Beckmann bu renkleri alelade kullanmıyor. Renkler üzerinden de bu kompozisyonu ayrıca kuruyor. Sağ alt köşede duran kadının lacivert ve mor kıyafeti ortada ağzında pipoyla olan adamın pantolonu ve işkenceye maruz kalan adamın sağ ayağının altı.
Koyu lekeleri kompozisyon içerisinde dağıtıyor. Buna karşılık olarak mumların ve sağ alttaki korseli kadının üzerinde duran adamın yeleği sarının ne kadar dengeli bir şekilde dağıldığını da bizlere gösteriyor.
Max Beckmann ‘Gece’ eseriyle ne anlattı
Beckmann, önceki eserlerinde kullandığı Hıristiyan sembolizmini terk etmiştir. Görünürde kurtuluş yoktur. Dışarıdaki karanlıkta çapraz olan minik pencereyi bir umut sembolü olarak düşünebiliriz ama çokta umuda yer vermez.

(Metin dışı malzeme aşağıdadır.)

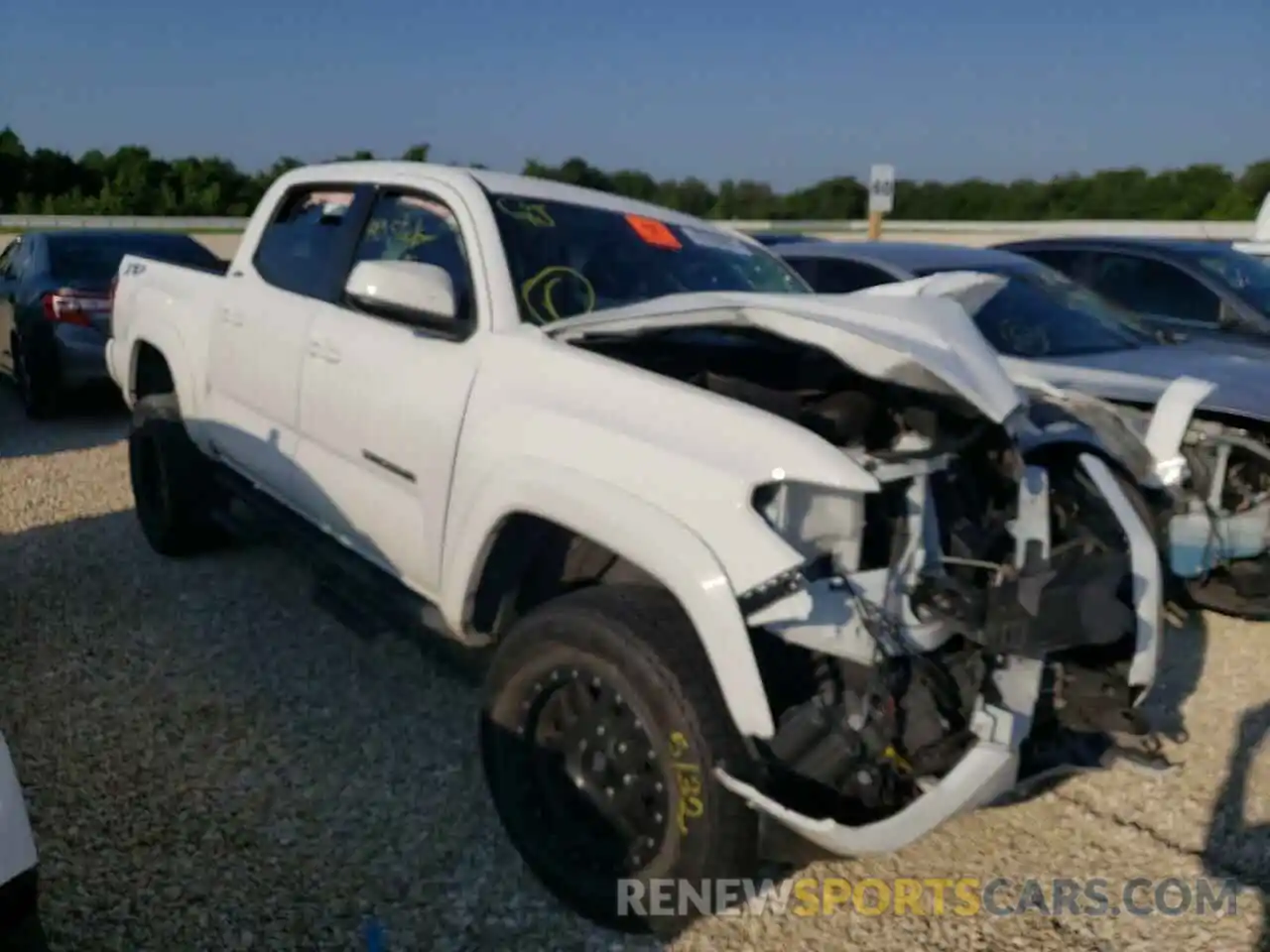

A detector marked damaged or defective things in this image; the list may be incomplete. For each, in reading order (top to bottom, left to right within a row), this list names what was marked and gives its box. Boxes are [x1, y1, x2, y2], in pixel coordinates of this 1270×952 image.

crumpled hood [540, 286, 1024, 424]
severe front-end damage [548, 286, 1175, 861]
crushed bumper [714, 454, 1159, 857]
crumpled hood [1016, 343, 1270, 422]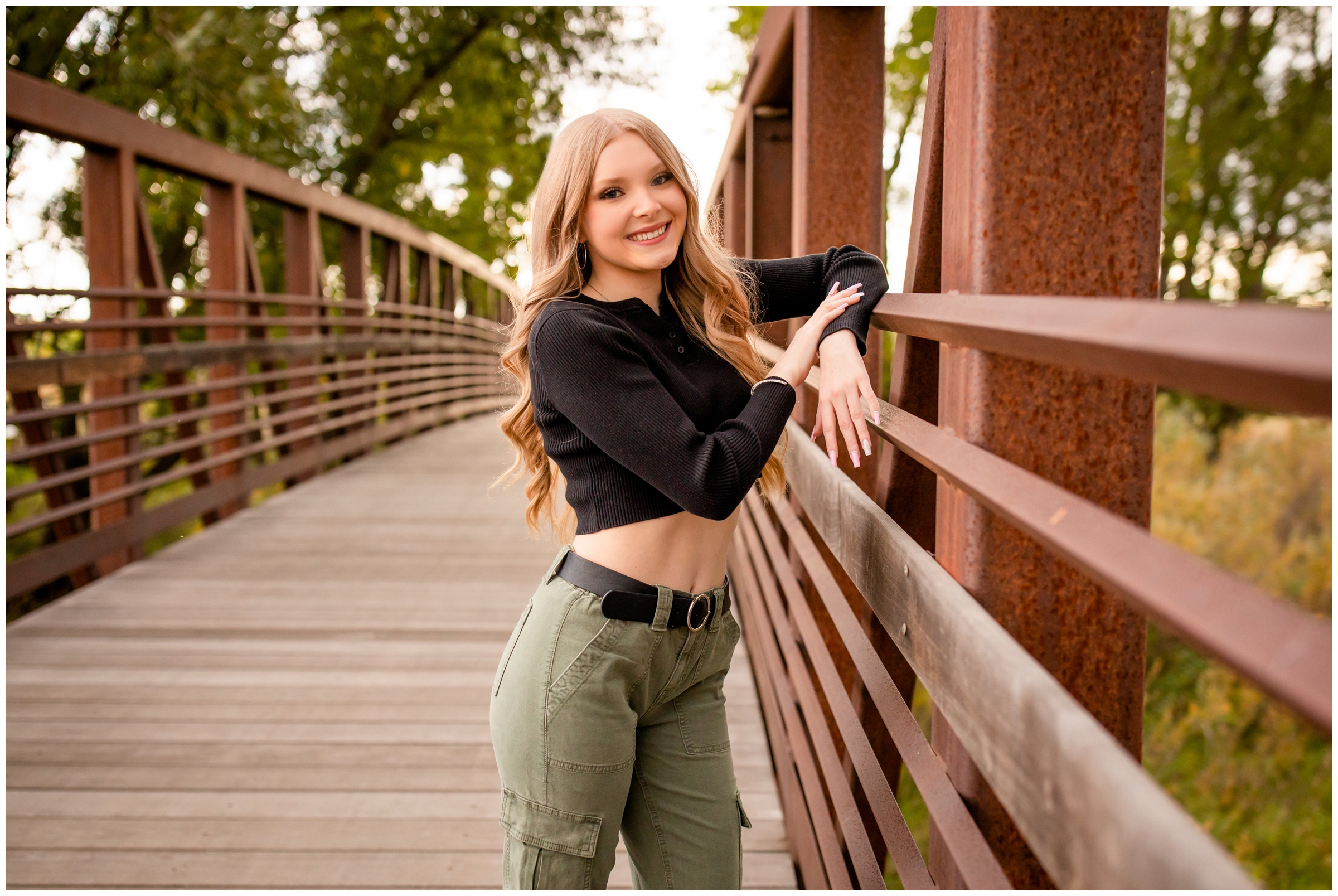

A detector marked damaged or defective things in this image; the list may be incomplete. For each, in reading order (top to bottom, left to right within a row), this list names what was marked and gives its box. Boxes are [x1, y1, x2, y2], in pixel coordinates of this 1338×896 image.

rusty steel column [81, 143, 137, 572]
rusty steel column [202, 182, 250, 519]
rusted steel beam [6, 395, 506, 599]
rusted steel beam [5, 71, 511, 294]
rusted metal railing [5, 70, 516, 604]
rusty steel column [792, 2, 888, 492]
rusted metal railing [711, 7, 1327, 893]
rusted steel beam [931, 10, 1172, 888]
rusty steel column [937, 8, 1166, 893]
rusted steel beam [878, 297, 1327, 420]
rusted steel beam [728, 537, 851, 893]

Burada yoğun olarak hissedilen baskı buna müsaade etmez. Bizlere kaçacak bir alan bırakmamıştır.
Beckmann‘ın bizlere tasvir ettiği bu an Almanya’da dünya savaşından sonra görünen bir tavan arasıdır. Buranın bir tavan arası olduğunu bile anlamamıza müsaade etmez. Hemen önde gözümüze parlak bir cisim ilişmektedir.
Bir plak çalar. Adeta odada ki ıstırapları, acıları, çığlıkları bastırmak için parlıyor. Kulağımıza gelen melodisi bütün bu gerçekliğin sesi oluyor ve gözler önüne seriyor. İşte bu dünya bu kadar olan dünya…
En çarpıcı taraflarından bir tanesi bir kadın figürün orada asılı durması. Burada olan vahşet boyutunun ne kadar kuvvetli olduğunu anlamamız için başka bir unsur olarak duruyor orada. İşkencecilerin suratlarında ki soğukluğa ve normalliğe bakın.
Hiçbir şey yokmuşçasına piposunu tüttüren adam evin ergenin kolunu bükerken ne kadar sakindir. Gözleri bu işkenceyi yaparken başka yöne bakacak kadar da hissizdir.
Bugüne kadar gördüğümüz savaş görüntülerinin arka planını resmetmiştir aslında Beckmann. Sadece cepheyle kalmadığını insanların o sırada nasıl yaratıklara dönüşebileceğini gösterir bizlere. Savaşın sınırlarının nereye dayandığına bakmamıza işaret ediyor.
Geriye kalacak olanları düşündüğümüzde de resim bambaşka bir hal alıyor. Asılan adam tecavüze uğramış kadın zorla alıkonan çocuk.
‘’düşmanı gösteriyorlar, ona saldırıyoruz
siz gidin artık
düşman dağıldı dedikleri bir anda
anlaşılıyor
baştan beri bütün yenik düşenlerle
aynı kışlaktaymışız
incecik yas dumanı herkese ulaşıyor
sevinç günlerine hürya doluştuğumuzda
tek başınayız. ‘’
Aynı yerde olduğumuzu unutmamak dileğiyle.